It’s Friday! We’re at the end of our second week, and we have three finalists to choose from. “Hang on,” you’re saying, “Whaddaya mean three? There are four days between Sunday and Friday, four Shitbox Showdowns, and thus four winners.”
True, yes. But as I said before, I’m not including that glorious yellow Corvair that David found in this weekly finals competition. We here at Shitbox Showdown, Inc. have a strict $2,500 price cutoff, and I’m sorry, but the Corvair is over the line. This ain’t the wild west; this is Shitbox Showdown. There are rules.
But before the final vote, we need find out who our last finalist is, between that sweet V8 Chevy pickup and the straight six Ford:
The Ford has it. It’s hard to say no to a basic, no-bullshit truck like that ’93 F-150. Lots of people thought the Dreamsicle-colored Camper Special Chevy would make a great project, but “work truck” was the assignment, and for those purposes, the stick-shift F-150 is the right tool for the job.
So that leaves us with three vehicles, and as luck would have it, all three fit nicely into what I think of as the Gearhead Triumvirate: three vehicle archetypes — the project, the daily driver, and the truck — that work together to form one perfect automotive fleet. They complement each other, pick up each other’s slack, and when seen as one unit, make beautiful music together in any garage. Kind of like a power trio, but you know, a good power trio, like Rush or Sleater-Kinney, not like your cousin Randy’s band whose name we can’t print here.

____________

**Activities**
a - Print the passage from the Shitbox Showdown post starting at "But before the" and ending at "for the job.".
b - According to the Shitbox Showdown post, what price cutoff keeps the yellow Corvair out of the weekly finals?

____________

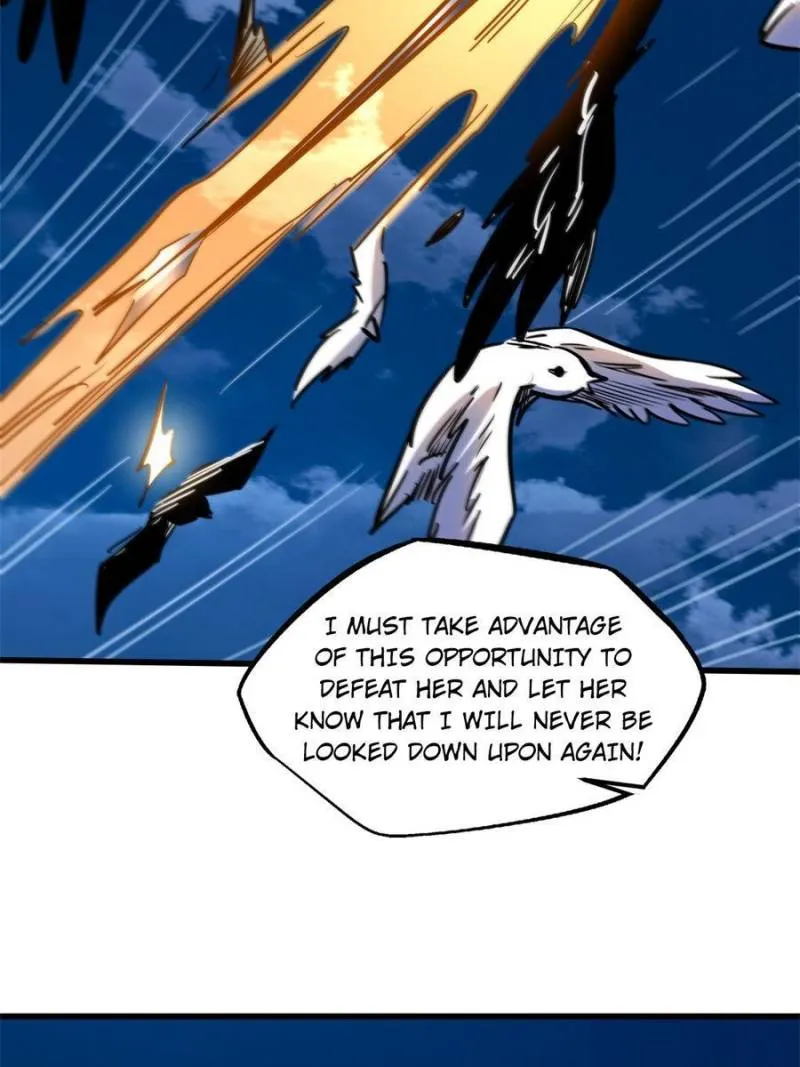Page 31 of Chapter 89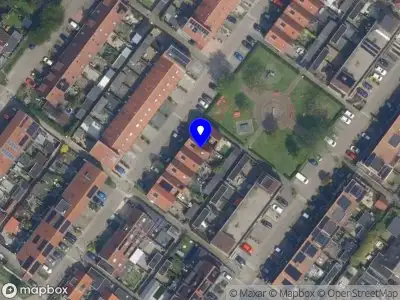 Nieuw bedrijf Atelier Borgstijn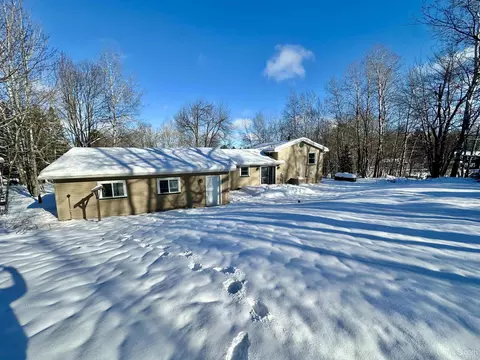 Exterior - 24 Partridge, Ishpeming, MI 49849 photo 27 of 31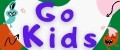 Аналитика бренда Go kids на Wildberries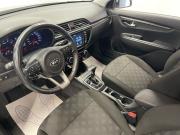 Kia Rio IV Санкт-Петербург  - изображение 28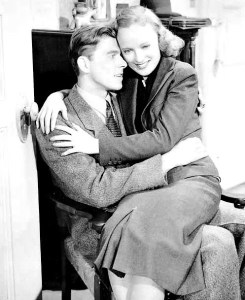 reaganbromley-accidents-will-happenjpg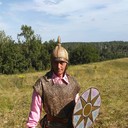 ���������� ���������, ���� ������� �������, 52 ����, ������������ ��� ������, ����� � ���������, c�������� ���������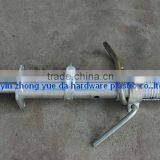 Q345 High Quality 4.0M Construction Shoring Prop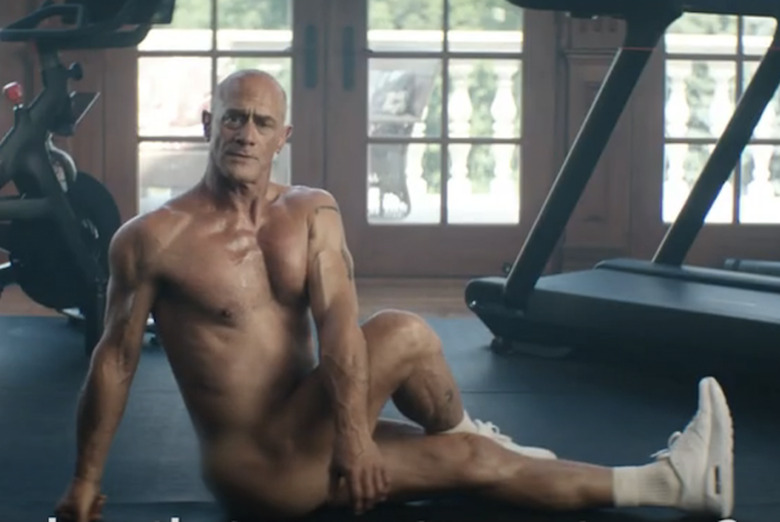 chris-meloni-naked-peloton-ad-video.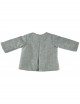 Palton Herringbone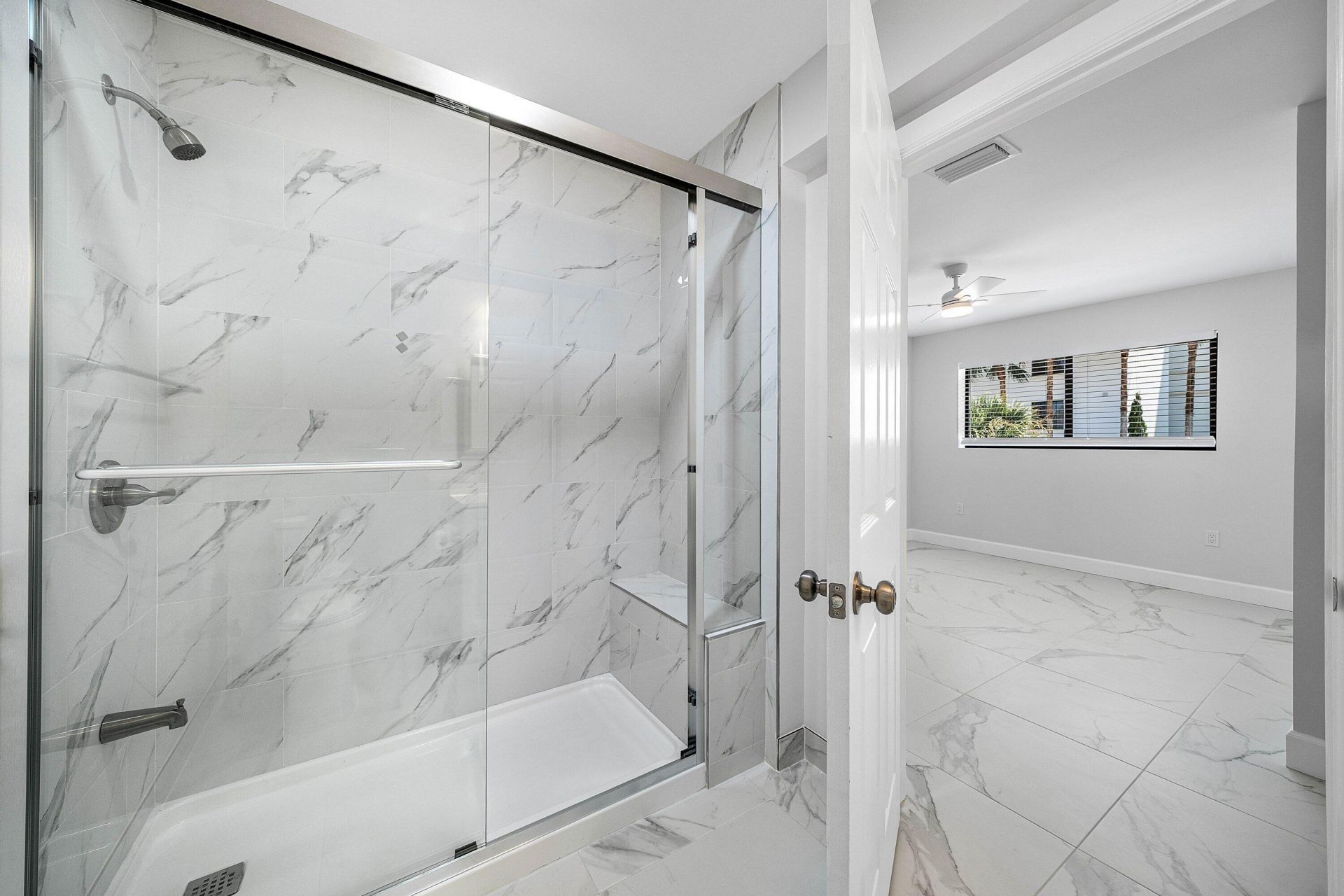 240 SW 7th Street, Unit 11, Boca Raton, FL 33432 Photo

____________

**Task responses**
a -
But before the final vote, we need find out who our last finalist is, between that sweet V8 Chevy pickup and the straight six Ford:
The Ford has it. It’s hard to say no to a basic, no-bullshit truck like that ’93 F-150. Lots of people thought the Dreamsicle-colored Camper Special Chevy would make a great project, but “work truck” was the assignment, and for those purposes, the stick-shift F-150 is the right tool for the job.

b - $2,500